Getting to know the refugee populations of Massachusetts

Team: Michelle Thomas, Phillip Graham, Argyro Nicolaou

The data says that 16,214 out of more than 670,000 refugees resettled in the US since 2005 are hosted in Massachusetts. We want to tell the story of resettled refugees because the integration challenges that refugee populations face is something that should involve the entire host community.

For this project, our intended audience is native Massachusetts residents. The aim of the project is to make native MA residents get to know the refugee populations in their communities. We chose to focus on the state’s top three host cities for refugees, using data from the BuzzFeed US Refugee Relocation Dataset. We decided to use the total refugee population of cities, because upon looking at the data we were surprised to see that Boston wasn’t the top city, and felt that native MA residents would also share this reaction about the largest city in their state. We also used information from the US Department of State.

To contextualize our project, we provided information about the number of refugees relocated in the US and gave some background information on the relocation process. This information points to the length of the process, the effort required to actually be relocated to the US and the extent of the vetting process in order to give an idea of how hard it is to get to the USA as a refugee. While not part of our main message, this information was important for us to include because it humanizes the refugee population and helps combat some of the common misconceptions that refugees are a threat.   

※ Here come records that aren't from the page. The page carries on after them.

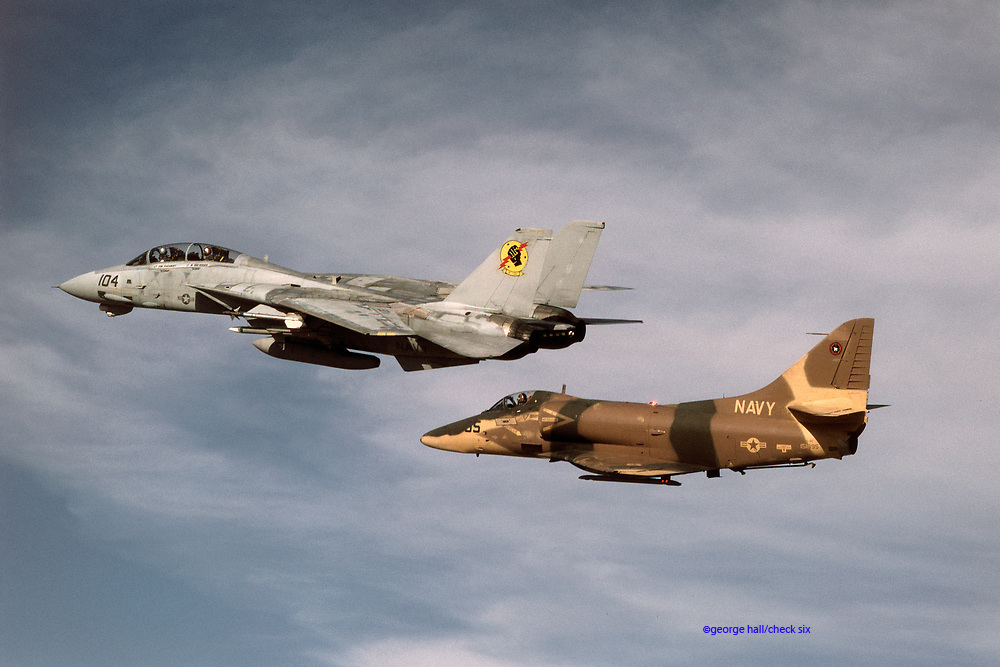 F-14 and A-4 flown by &quot;Iceman&quot; and &quot;Viper&quot;<br /> during the filming of TOP GUN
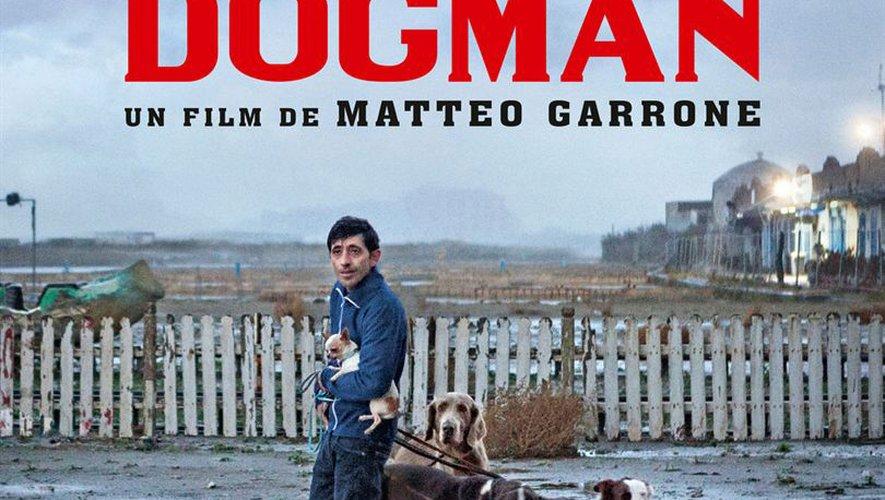"""""""Dogman"""" de Matteo Garrone arrive en salles le 11 juillet"""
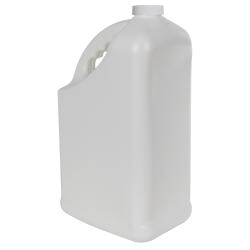 128 oz. White HDPE PCR Slant Handle Jug with 38/400 Plain Cap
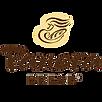kisspng-panera-bread-logo-brand-salad-br
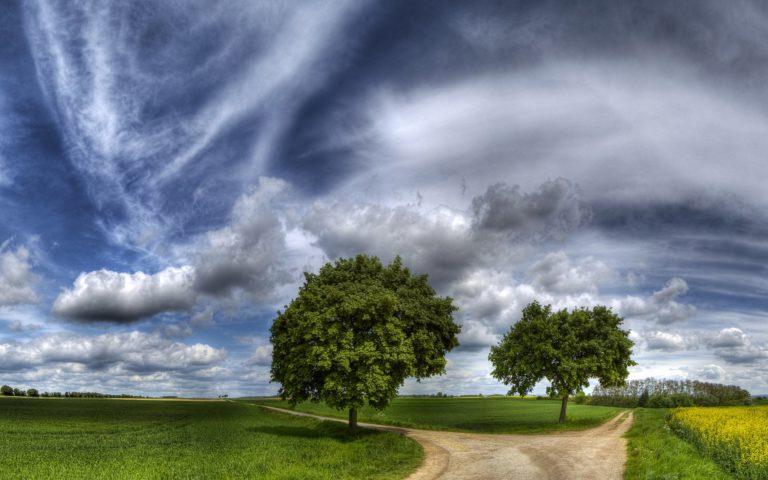Cloudscape 1920 x 1200 768x480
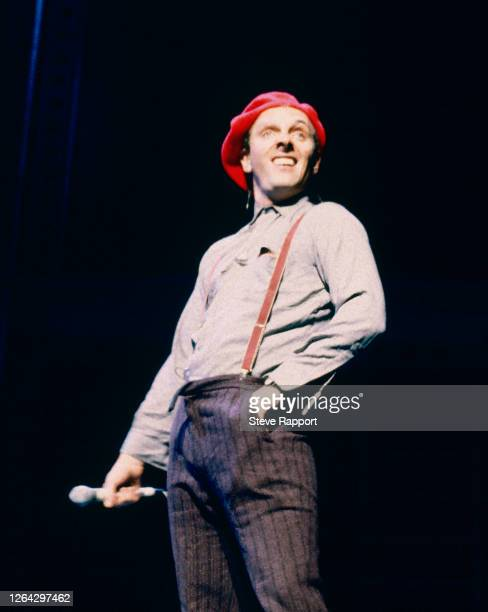 British comedian and actor Rik Mayall , during Comic Relief, Shaftesbury Theatre, London, 4/25/1986.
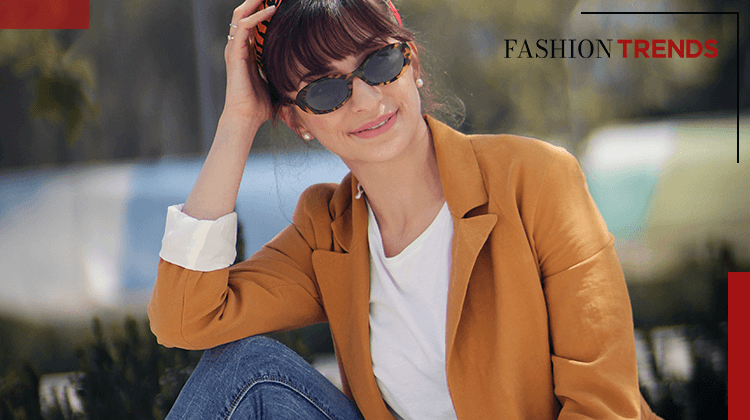 Fashion Trends and Stylw - Blazer - Banner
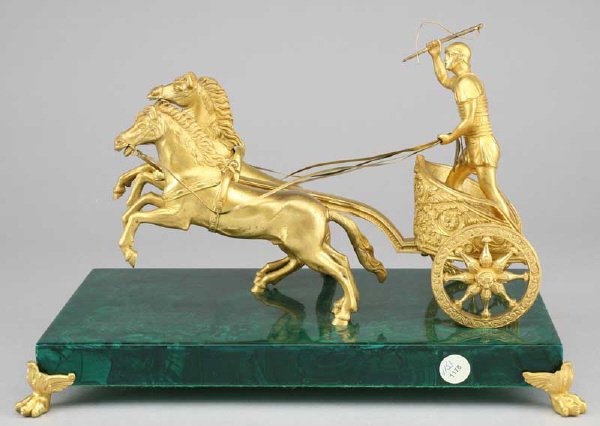 8: Russian gilt bronze equestrian group on a faux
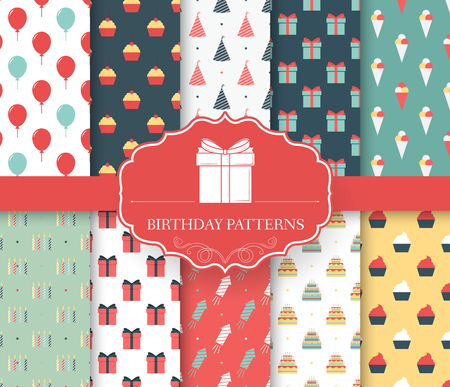 chocolate cupcake: collection set of happy birthday seamless pattern. Balloon, cake, gifts, decoration, ice cream, fireworks with label logo concept. Vector abstract template for greeting card or invitation design Illustration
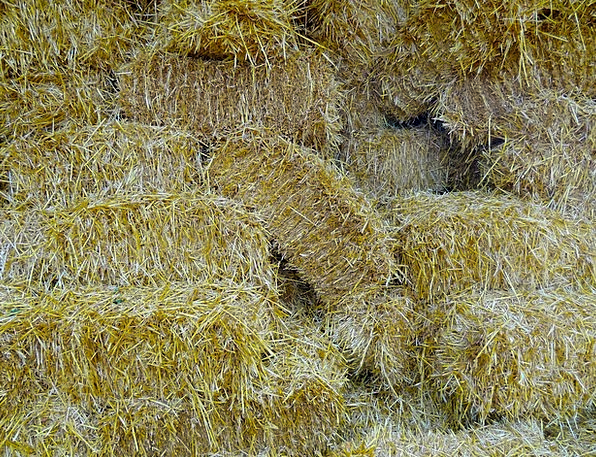 Straw Grass Textures Backgrounds Farm Farmhouse St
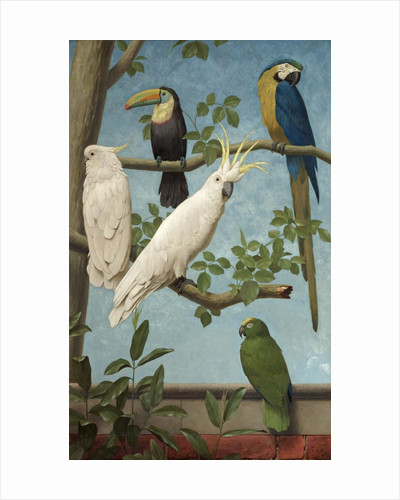 Cockatoos, Toucan, Macaw and Parrots by Henry Stacey Marks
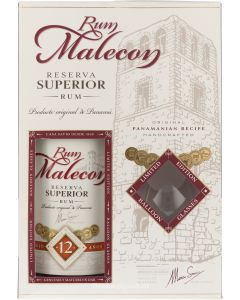 Malecon Superior 12 Years Giftpack
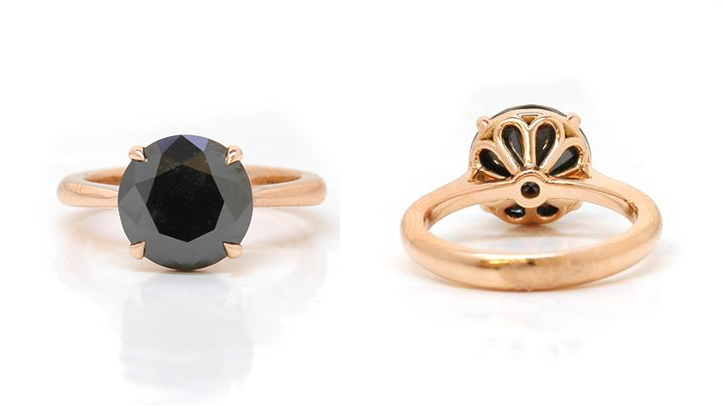 Leibish Co. black diamond solitaire ring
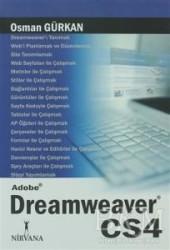 Nirvana Yayınları - DreamWeaver CS4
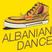 Albanian Dance 150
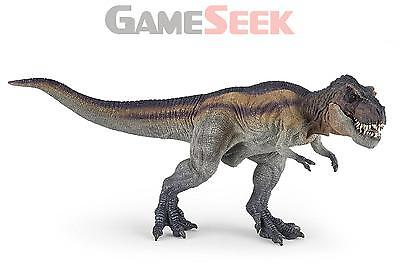 Papo Dinosaurs Running T-Rex Toy Figure - Action Figures/figures Brand New
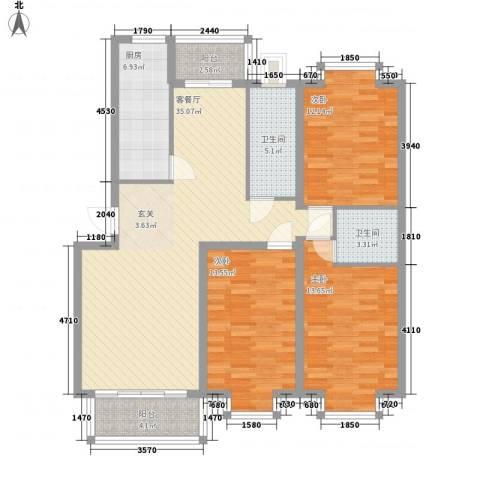 华厦清水湾3室1厅2卫1厨138.00㎡户型图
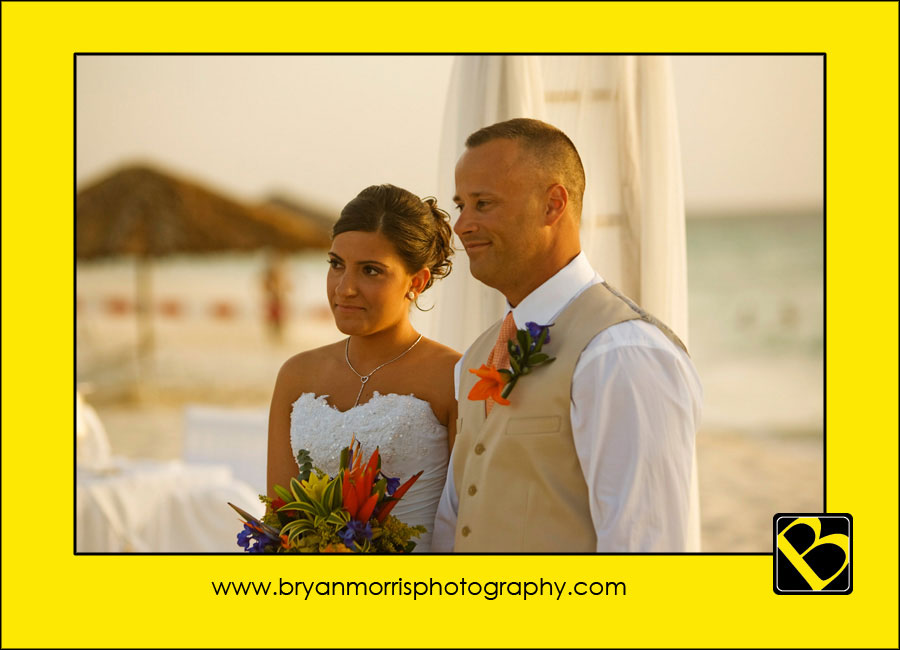 Beach Ceremony Bucuti Beach Resort Aruba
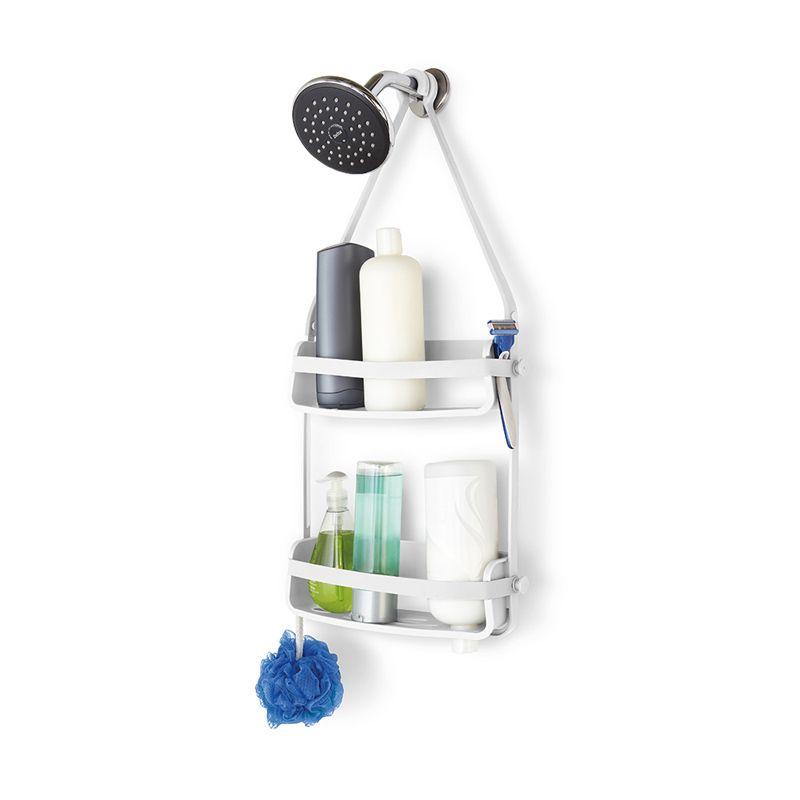 Органайзер для ванной FLEX белыйПодарки<br>Органайзер для ванной с вместительными секциями.<br>Размер: 10,2 х 40,9 х 35,1 см; Объем: None; Материал: Пластик ABS; Цвет: Белый;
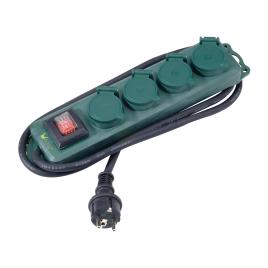 Multiprise 4 prise pour extérieur avec interrupteur 1,5 m vert PROFILE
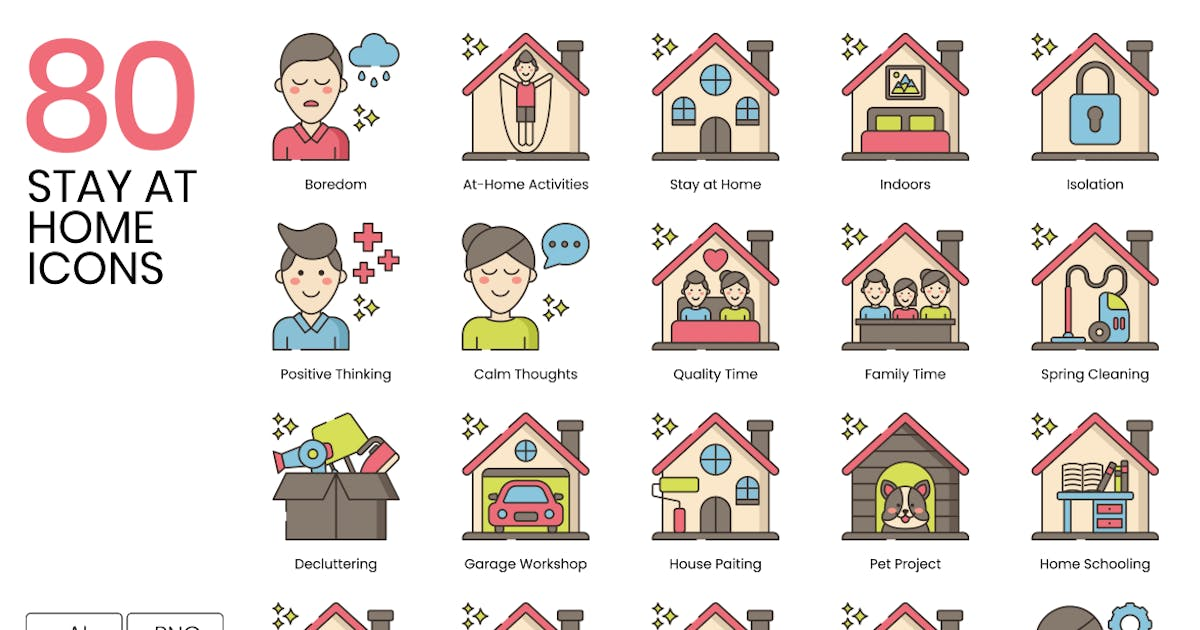 Download 80 Stay at Home Line Icons by Krafted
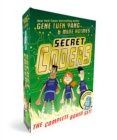 Secret Coders : The Complete Boxed Set - Book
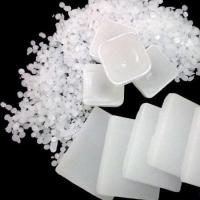 Cheap Factory Semi and Fully Refined Paraffin Wax Price on 58/60 Paraffin Wax wholesale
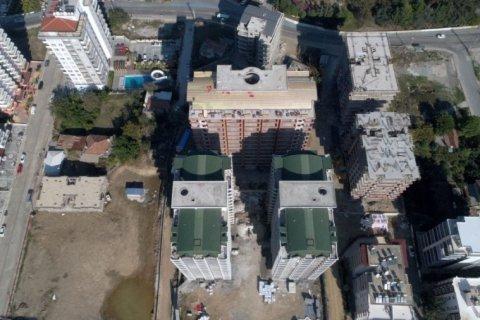 Фотография вида сверху на Yekta Alara Park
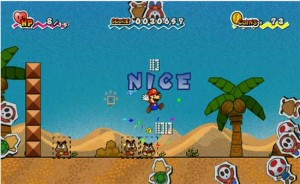 super paper mario wii cheap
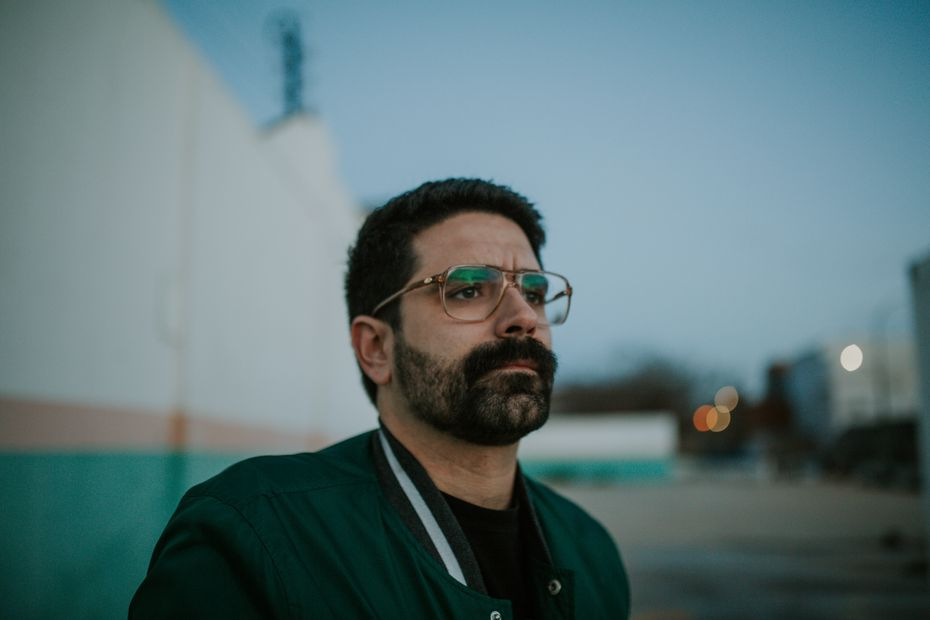 """Benjamin Villegas digs deep into the history of the El Paso music scene in """"ELPASO: A Punk Story."""""""
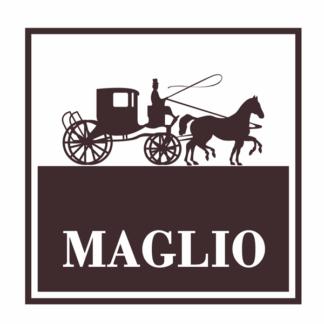 Maglio - Čokoláda z Talianska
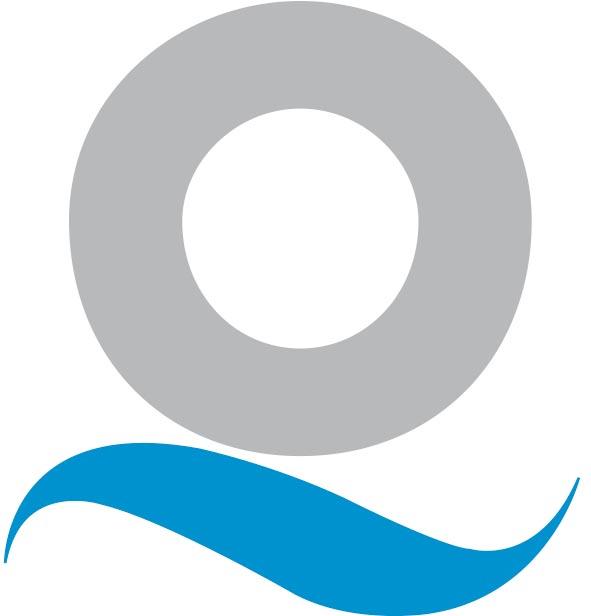 www.onys-sa.com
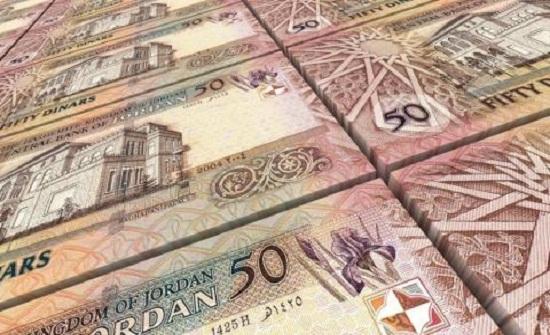 795 مليون دينار ارتفاع الإيرادات المحلية خلال النصف الأول من العام الحالي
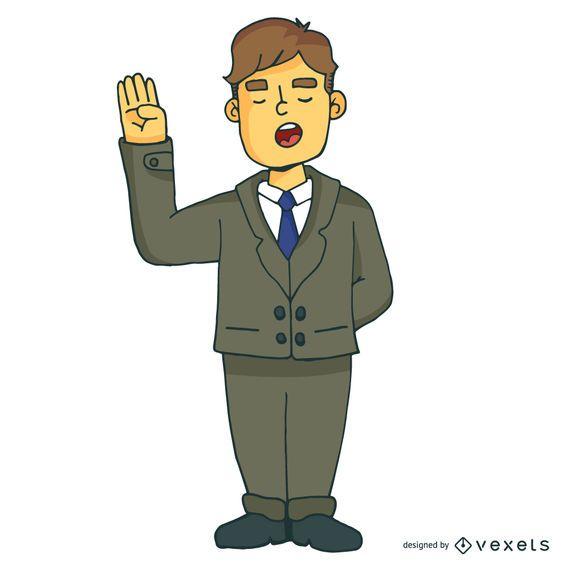 Homem negócios, caricatura, ilustração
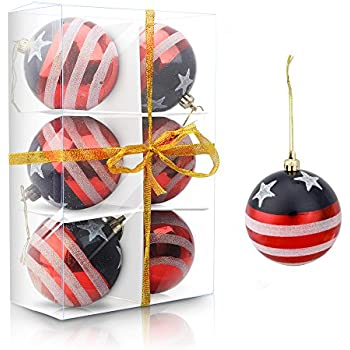 Esscoe Christmas Ball Ornaments Shatterproof Tree Decoration Balls Set Indoor Outdoor for Home Holiday Wedding Party Stars Stripes 80mm 6pcs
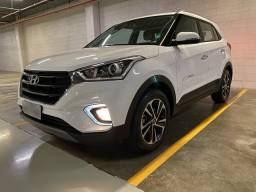 Título do anúncio: Hyundai Creta Prestige 2.0 AT 13.000Km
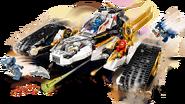 71739 Ultra Sonic Raider 2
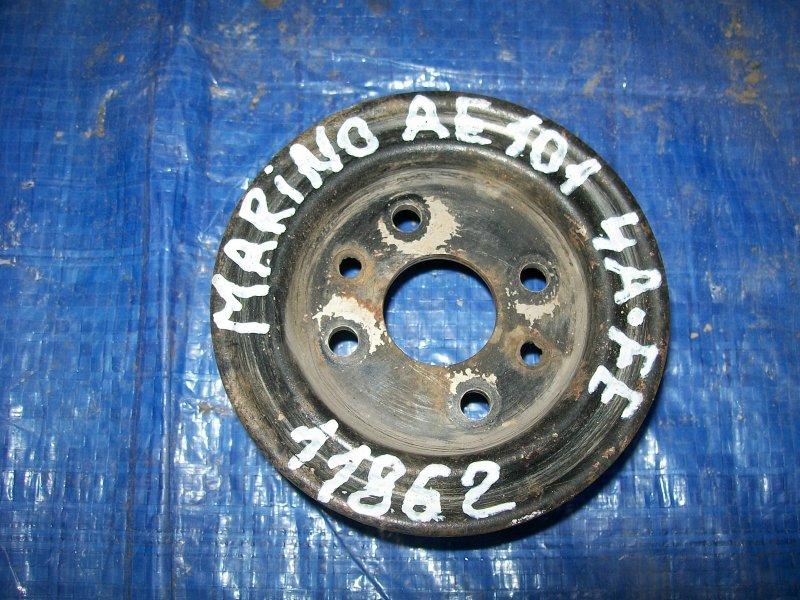 Шкив помпы Toyota Sprinter Marino AE101 4AFE 1996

We chose the map structure because it is an image that every MA resident can relate to. We ‘physicalized’ the data in 3D bars that represent each of the top-3 refugee populations in each city. We chose the bar shape both because it is very legible and because it resembles a building, an image that situates our project within the urban and/or social context of each city. By adding the interactive element of having a sample card in the highest bar, we hope to engage our audience in a physical action intending to reveal more information about refugee population in that city. It was important for us to include a call to action as part of our project. For this reason, each card includes information about a community initiative that helps refugees, together with ways in which people can volunteer/contribute to that initiative’s efforts. The image on the backs of each card quite literally gives a glimpse into the lives of refugee populations in MA, featuring some cultural symbols from the top refugee populations in Springfield, Boston and Worcester. These images come together to reveal a larger image of the side of an apartment building. This intends to bring across our message for the need of of integration of refugee and native communities and to show how we are already all living side-by-side.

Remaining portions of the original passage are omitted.